Battery strategy seen as critical to future success, with Chinese firms already positioned to expand.
A new wave of mergers may sweep the global car industry as firms seek to raise the huge sums needed for the transition to electric vehicles (EVs).
The 2021 marriage of France’s Peugeot with Fiat Chrysler to form Stellantis may be the first of many as manufacturers try to secure capital and supply chains in the transition to a carbon-free future.
That’s one of the conclusions of a new report from research group Signal Climate Analytics on the auto industry’s path to net zero.
“The transition from traditional car manufacture will cost a lot of money,” said co-author Carole Ferguson, a Partner and Research Director at Signal. “You could argue that the industry needs more mergers along the lines of Stellantis.”
A parallel development is the prospect of carmakers extending their reach into the mining and chemical industries that supply many of the elements needed for EV technology. This, said Ferguson, is partly a response to a shift in the balance of power between the manufacturers and their suppliers, with consolidation among the latter having given the latter increased bargaining strength.
Leaders and laggards
“Relatively few companies can supply batteries,” she said, “thus companies have to pay more attention to their suppliers than in the past. Who has secured their supply chain? Those who haven’t are going to see their ambitions held back.”

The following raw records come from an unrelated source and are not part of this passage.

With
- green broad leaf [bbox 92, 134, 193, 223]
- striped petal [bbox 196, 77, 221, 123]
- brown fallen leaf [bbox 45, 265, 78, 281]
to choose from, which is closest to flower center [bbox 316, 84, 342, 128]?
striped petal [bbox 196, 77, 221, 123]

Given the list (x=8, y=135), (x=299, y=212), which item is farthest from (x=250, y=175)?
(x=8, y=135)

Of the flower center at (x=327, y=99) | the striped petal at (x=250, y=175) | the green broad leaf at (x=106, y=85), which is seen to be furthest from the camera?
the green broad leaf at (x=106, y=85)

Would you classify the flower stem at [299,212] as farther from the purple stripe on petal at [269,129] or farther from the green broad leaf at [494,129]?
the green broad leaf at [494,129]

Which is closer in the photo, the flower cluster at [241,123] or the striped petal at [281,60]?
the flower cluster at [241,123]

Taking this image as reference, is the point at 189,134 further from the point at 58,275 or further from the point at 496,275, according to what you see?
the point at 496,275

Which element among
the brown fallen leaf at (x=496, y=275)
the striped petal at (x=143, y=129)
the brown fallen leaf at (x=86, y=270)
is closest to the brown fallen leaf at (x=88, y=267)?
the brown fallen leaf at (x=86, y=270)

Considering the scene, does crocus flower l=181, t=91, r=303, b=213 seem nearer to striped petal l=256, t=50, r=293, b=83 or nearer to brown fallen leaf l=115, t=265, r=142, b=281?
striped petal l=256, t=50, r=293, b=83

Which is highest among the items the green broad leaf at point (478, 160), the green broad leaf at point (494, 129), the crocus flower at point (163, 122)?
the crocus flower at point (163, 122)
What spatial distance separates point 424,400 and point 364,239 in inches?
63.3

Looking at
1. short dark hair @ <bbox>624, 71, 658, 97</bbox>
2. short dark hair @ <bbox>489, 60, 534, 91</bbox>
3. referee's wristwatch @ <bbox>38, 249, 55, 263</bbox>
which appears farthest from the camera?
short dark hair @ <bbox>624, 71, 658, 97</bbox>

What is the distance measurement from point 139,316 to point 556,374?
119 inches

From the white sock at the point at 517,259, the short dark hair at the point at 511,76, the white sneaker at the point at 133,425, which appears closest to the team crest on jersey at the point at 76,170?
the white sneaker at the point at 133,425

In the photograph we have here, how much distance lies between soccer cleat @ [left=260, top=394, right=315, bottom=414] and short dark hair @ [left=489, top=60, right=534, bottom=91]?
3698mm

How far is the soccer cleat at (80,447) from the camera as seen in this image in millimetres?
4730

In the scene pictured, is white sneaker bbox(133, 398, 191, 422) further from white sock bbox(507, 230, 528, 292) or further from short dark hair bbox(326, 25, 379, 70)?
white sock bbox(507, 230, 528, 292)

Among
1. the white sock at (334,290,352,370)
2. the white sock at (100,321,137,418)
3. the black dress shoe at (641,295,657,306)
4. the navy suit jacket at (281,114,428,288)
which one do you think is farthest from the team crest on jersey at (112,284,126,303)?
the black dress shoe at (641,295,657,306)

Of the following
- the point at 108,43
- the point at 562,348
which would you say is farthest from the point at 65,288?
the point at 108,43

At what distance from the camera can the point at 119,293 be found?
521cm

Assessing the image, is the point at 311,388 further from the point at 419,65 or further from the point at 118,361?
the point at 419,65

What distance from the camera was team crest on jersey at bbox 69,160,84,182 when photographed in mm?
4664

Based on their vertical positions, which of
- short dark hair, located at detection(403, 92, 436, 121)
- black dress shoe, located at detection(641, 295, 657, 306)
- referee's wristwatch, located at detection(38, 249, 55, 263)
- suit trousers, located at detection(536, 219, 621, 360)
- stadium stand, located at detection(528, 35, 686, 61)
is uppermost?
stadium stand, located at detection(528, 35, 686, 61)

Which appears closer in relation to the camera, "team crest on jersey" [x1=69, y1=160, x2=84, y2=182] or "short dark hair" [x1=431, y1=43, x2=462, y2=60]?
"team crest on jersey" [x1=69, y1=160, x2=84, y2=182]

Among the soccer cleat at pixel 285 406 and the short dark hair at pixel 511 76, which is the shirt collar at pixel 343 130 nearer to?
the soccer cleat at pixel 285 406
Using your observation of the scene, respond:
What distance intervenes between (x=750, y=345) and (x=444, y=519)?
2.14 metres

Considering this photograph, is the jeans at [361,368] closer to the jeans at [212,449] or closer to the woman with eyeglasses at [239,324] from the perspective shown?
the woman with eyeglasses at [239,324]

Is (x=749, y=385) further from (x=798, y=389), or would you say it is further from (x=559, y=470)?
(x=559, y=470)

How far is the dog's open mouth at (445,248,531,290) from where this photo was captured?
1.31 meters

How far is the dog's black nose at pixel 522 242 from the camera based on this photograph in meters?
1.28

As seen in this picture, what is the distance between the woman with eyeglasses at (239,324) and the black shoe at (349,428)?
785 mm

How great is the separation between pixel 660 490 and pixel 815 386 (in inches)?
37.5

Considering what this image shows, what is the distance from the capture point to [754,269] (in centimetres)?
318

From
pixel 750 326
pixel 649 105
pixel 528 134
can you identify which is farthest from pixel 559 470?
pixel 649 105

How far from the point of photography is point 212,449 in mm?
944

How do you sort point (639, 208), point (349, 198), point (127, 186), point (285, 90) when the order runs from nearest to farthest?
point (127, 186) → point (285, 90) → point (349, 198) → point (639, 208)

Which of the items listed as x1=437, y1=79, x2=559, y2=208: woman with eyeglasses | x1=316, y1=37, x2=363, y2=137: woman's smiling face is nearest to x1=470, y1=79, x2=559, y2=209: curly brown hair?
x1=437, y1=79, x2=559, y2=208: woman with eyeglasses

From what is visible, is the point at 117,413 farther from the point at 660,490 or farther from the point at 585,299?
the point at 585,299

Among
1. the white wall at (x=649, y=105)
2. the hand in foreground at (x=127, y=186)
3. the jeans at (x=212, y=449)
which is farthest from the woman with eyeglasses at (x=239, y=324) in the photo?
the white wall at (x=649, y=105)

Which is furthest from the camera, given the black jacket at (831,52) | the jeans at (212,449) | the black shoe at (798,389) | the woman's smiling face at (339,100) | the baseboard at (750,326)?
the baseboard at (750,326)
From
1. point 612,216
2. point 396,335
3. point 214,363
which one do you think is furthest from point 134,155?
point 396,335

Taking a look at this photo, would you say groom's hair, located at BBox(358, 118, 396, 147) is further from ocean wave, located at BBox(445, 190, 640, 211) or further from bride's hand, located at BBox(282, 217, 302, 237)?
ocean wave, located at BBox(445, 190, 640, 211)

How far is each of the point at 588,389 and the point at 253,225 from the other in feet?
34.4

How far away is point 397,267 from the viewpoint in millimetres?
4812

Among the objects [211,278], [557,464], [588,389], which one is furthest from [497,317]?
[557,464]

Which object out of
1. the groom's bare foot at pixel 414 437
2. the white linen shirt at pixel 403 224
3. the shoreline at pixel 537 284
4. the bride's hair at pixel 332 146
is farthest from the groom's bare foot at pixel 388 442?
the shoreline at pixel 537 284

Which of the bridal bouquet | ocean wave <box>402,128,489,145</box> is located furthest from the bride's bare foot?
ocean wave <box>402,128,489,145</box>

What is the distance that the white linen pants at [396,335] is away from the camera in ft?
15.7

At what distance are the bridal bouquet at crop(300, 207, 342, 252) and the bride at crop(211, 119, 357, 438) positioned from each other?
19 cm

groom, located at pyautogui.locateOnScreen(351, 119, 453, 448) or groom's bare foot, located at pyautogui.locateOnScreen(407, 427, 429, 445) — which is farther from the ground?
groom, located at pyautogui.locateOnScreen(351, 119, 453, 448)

But she urged caution to those manufacturers tempted to go into the supply business on their own account, rather than through partnerships and strategic alliances: “Mining is a long-term industry and not straightforward.”
The report names leaders and laggards in the race to carbon-free road transport. It scores firms based on their exposure to risks associated with climate change, using 12 metrics grouped into three categories – transition risks, transition opportunities, and climate governance and strategy – drawn from the framework of the Task Force on Climate-related Financial Disclosures.
America’s Tesla and China’s BYD “have emerged as two clear leaders”, it notes, and three other Chinese companies – GAC Group, Changan Automobile and SAIC Motor “are emerging as potential disruptors”.
Three traditional carmakers, General Motors, Mercedes-Benz and BMW, lead the response of established multinationals, with all three “relatively well positioned in terms of battery supply chain resilience”.
But other traditional manufacturers have some ground to make up, none more so than Japanese firms which, according to the report, have failed to develop the technologies needed to deliver deep cuts in carbon emissions. This includes Toyota, which had the largest global market share at 12.4% in 2021, but is given the lowest ‘transition opportunities’ score of any of the 29 firms analysed.
Overall, the report finds a quickening in the pace of growth in the EV market. Between just 2020 and 2021, sales of electric cars doubled, to a record of 6.6 million vehicles, nearly 9% of sales worldwide. The most notable factor behind this growth, said Signal, is public policy support.
“A huge challenge”
Legislative incentives to adopt EVs have taken the form of both carrots and sticks. Subsidies totalled US$30 billion in 2021, double the level of the previous year. Meanwhile, a number of major jurisdictions intend to ban cars powered by internal combustion engine (ICE) by 2030 or 2035.
Supportive factors outside the political process include the falling cost of batteries, down about 90% during the last decade, as well as the wider, and longer, range of EV models on the market.
But there remains some way to go before net zero road transport is achieved. The report notes that light vehicles, which takes in cars and light trucks, accounted for 8% of global CO2 emissions last year.
In order to keep to the International Energy Agency (IEA) pathway for net zero emissions by 2050, light vehicle emissions will need to fall by 45% by 2030 “with a further 90% reduction required by 2050”.
China is leading the way on sales of EV, with more units sold in the country in 2021 (3.3 million) than in the whole world the previous year. The report credits China’s regulatory framework for the fact that local firms have managed to develop might lighter EVs – on average weighing 200kg less – than foreign manufacturers operating in the country. This domestic strength is equipping China’s leading manufacturers to break into key overseas markets, including Europe, posing a “huge challenge” to established US and European carmakers.
Ferguson said Chinese companies were well-placed to meet the demands of European consumers for affordable EVs if incumbents failed to make the necessary strategic investments and partnerships.